Although these community radio stations are tiny and homegrown, they reach some seven million listeners—in a nation where the majority of the population is indigenous. They are an essential tool for maintaining indigenous rights and culture. That principle was recognized in the peace accords that ended 10 years of civil war in Guatemala. Among other things, the accords promised the establishment of community communication media. To date, the country’s telecommunication law has no such provision, and without that the government cannot officially assign bandwidth to the radio stations. Working toward new telecommunications legislation is one of the four goals for the partnership.
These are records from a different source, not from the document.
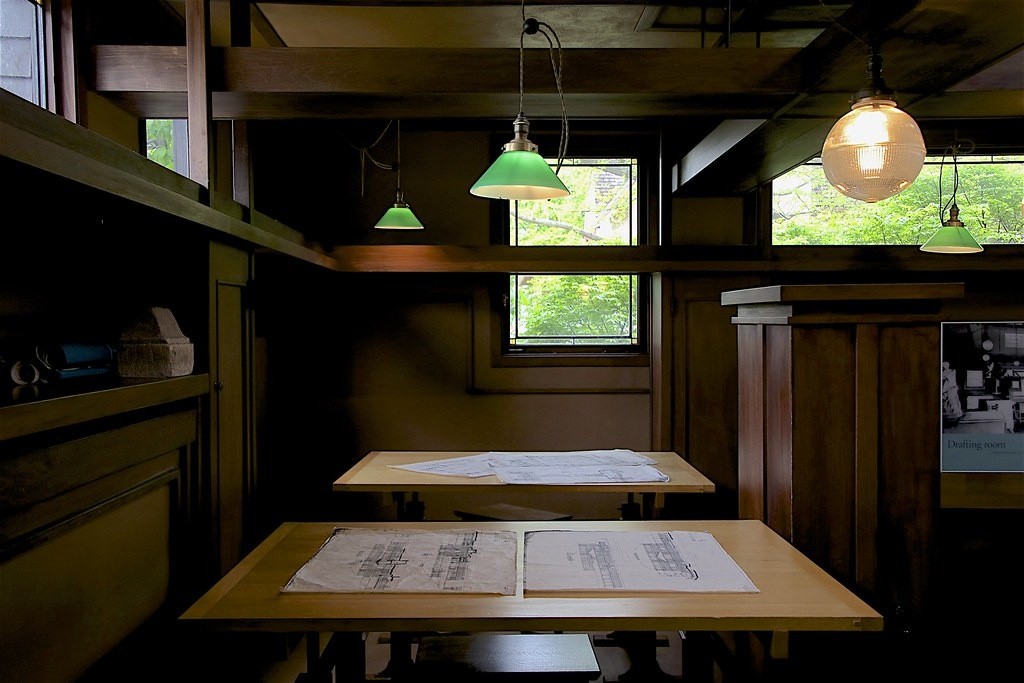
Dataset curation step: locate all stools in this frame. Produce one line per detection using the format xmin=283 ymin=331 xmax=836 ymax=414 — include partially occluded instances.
xmin=453 ymin=503 xmax=573 ymax=521
xmin=414 ymin=633 xmax=602 ymax=683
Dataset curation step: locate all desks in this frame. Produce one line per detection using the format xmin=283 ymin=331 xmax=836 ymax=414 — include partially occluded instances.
xmin=176 ymin=522 xmax=885 ymax=683
xmin=333 ymin=452 xmax=716 ymax=646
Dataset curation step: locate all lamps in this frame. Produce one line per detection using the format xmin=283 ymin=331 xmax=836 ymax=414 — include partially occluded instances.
xmin=374 ymin=118 xmax=424 ymax=229
xmin=920 ymin=139 xmax=985 ymax=253
xmin=821 ymin=27 xmax=927 ymax=203
xmin=469 ymin=18 xmax=570 ymax=200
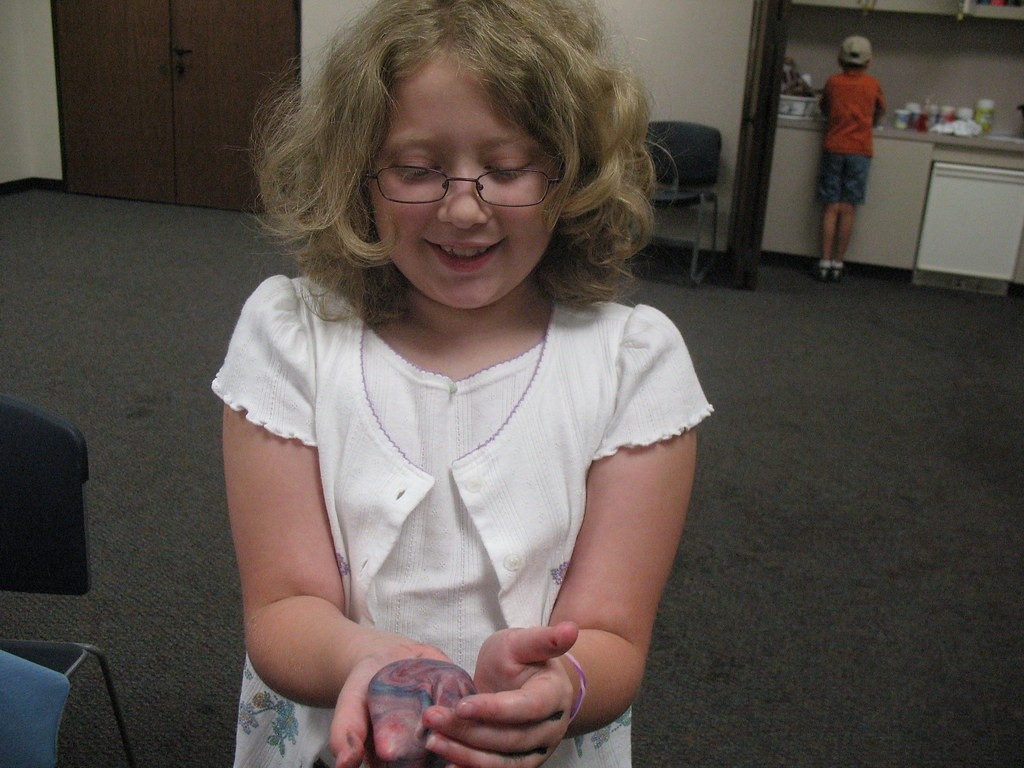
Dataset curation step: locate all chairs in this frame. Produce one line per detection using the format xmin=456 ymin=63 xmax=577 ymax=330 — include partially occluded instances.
xmin=644 ymin=121 xmax=722 ymax=285
xmin=0 ymin=397 xmax=135 ymax=768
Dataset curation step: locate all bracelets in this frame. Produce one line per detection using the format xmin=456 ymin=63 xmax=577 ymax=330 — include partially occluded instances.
xmin=554 ymin=652 xmax=588 ymax=731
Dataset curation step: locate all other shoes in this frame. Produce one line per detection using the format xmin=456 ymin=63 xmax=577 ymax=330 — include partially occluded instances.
xmin=819 ymin=259 xmax=843 ymax=280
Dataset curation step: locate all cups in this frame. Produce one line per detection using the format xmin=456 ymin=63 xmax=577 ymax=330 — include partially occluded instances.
xmin=893 ymin=99 xmax=994 ymax=137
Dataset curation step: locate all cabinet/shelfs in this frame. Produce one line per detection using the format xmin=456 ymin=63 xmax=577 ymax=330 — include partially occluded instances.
xmin=762 ymin=128 xmax=1024 ymax=296
xmin=792 ymin=0 xmax=1024 ymax=20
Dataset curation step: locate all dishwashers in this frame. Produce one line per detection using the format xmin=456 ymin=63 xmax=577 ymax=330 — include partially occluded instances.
xmin=912 ymin=162 xmax=1024 ymax=297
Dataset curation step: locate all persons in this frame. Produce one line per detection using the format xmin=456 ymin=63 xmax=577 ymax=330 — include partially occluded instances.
xmin=212 ymin=1 xmax=715 ymax=768
xmin=818 ymin=34 xmax=888 ymax=284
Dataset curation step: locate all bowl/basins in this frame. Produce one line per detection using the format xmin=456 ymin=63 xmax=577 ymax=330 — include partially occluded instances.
xmin=778 ymin=94 xmax=821 ymax=116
The second goal—improving the content—is perhaps the most significant element of the partnership. Most of the community radio stations in Guatemala have been put together by local people who have widely varying degrees of broadcast expertise. Thus, while the content each station creates may be helpful to its listeners, it is not as effective as it could be. Also, the stations now have no way to share their content with each other, nor do they have access to the enormous amount
of international material available through the Internet.

To improve all these elements, the Guatemala Community Radio Project is hiring a full-time content coordinator and two producers, all with backgrounds in radio broadcasting. Beginning in March, this team will sort through local, national, and international sources and work with association representatives to select the best content, download prerecorded material, and recording audio content from written sources. They will then burn the selected content onto CDs and distribute it to the radio stations. Once a month they will meet with member station representatives for feedback and evaluation. Multilingual volunteers at the stations will translate the material into local languages.
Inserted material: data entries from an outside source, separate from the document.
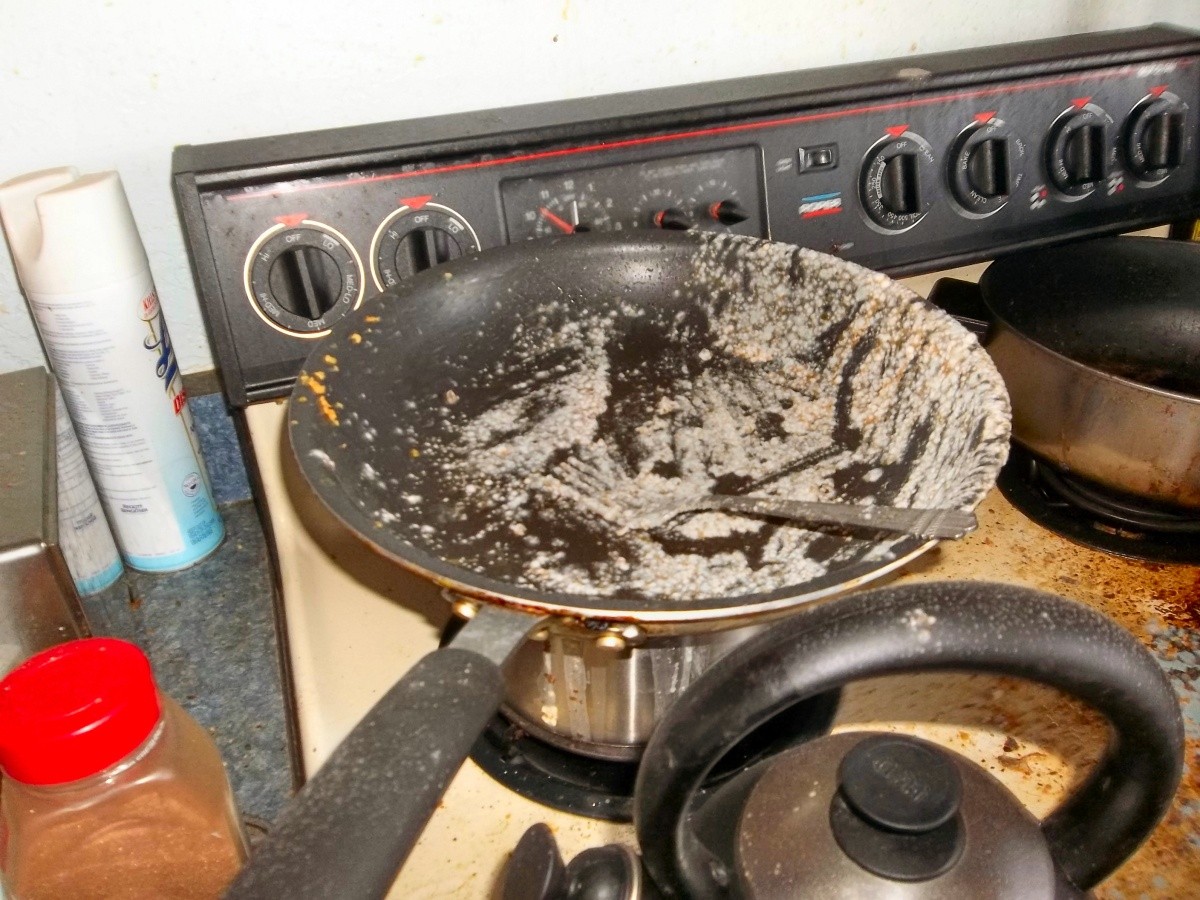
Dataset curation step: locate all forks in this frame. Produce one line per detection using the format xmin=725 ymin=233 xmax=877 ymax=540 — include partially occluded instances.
xmin=538 ymin=454 xmax=980 ymax=541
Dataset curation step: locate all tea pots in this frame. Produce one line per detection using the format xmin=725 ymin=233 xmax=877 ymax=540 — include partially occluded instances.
xmin=497 ymin=583 xmax=1186 ymax=900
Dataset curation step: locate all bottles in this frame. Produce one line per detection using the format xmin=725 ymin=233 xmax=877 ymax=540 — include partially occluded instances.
xmin=0 ymin=164 xmax=228 ymax=577
xmin=1 ymin=636 xmax=253 ymax=900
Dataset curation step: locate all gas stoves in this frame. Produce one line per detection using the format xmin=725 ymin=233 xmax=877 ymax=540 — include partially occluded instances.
xmin=169 ymin=21 xmax=1200 ymax=900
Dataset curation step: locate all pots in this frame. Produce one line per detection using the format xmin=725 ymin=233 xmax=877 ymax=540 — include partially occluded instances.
xmin=215 ymin=226 xmax=1015 ymax=900
xmin=925 ymin=235 xmax=1200 ymax=509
The last two goals—upgrading equipment and training station personnel—are intended to support the content goal by helping stations to produce better local content and reach their audiences more effectively.

“All this is a means to an end,” says Mark Camp, Cultural Survival’s director of operations and the point person for the Guatemala Community Radio Project. “Remember that Guatemala is one of only two Western Hemisphere countries in which indigenous people are a majority of the population. It also has a 500-year history of violence, with its civil war ending only 10 years ago. Now there is fledgling peace and democracy taking hold. What’s most important for democracy? An informed populace that can participate in the body politic. People need news and to hear what’s happening so they can participate. Because Guatemala has 25 languages, information needs to be local and in local languages. Not everybody can read, but everybody can listen to a radio.”